Friday, July 23, 2010

List: 'Top-10 Internet-Fueled conspiracies'

Today’s ‘List Friday’. The internet’s an amazing thing (if it’s a thing at all). No doubt my life’d be diminished if it didn’t exist. But it has its dark side. Some comments on some websites sicken me. They run the gamut of prejudice, racism, misogyny, homophobia, and just about every imaginable rubric of intolerance and hate. While I no longer bother to read such tripe, I’m inclined to overlook it in the interest of free speech. (Not that I could do much about it anyway, even if I wanted to.) But I wonder about the lowlifes who write it, how they expressed themselves pre-internet, and whether their internet bottom-feeding makes them happy. It’s only a short hop from there to internet-fuelled conspiracy theories. I imagine such theories have abounded since time immemorial. But it seems the internet’s the ideal medium for nourishing them. Like agar agar for microbes.

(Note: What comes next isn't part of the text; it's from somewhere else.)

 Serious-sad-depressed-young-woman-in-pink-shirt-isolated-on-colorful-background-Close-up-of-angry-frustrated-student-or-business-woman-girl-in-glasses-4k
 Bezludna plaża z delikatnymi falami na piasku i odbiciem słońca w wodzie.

I guess that pre-internet these theories died a natural death. But the internet provides them with a kind of vitamin boost. Today’s list, from salon.com last Monday, is ‘Top 10 Internet-fueled conspiracies’. The blurb [1] suggests that the more shocking the event, the more elaborate and expansive the resultant conspiracy. I reckon that’s so. The ‘Top 10’ slideshow [2] includes forecasts of each conspiracy’s likely future course. It’s interesting in a morbid kind of way. I’ll bet the internet conspiracists include a fair number of internet bottom-feeders, too.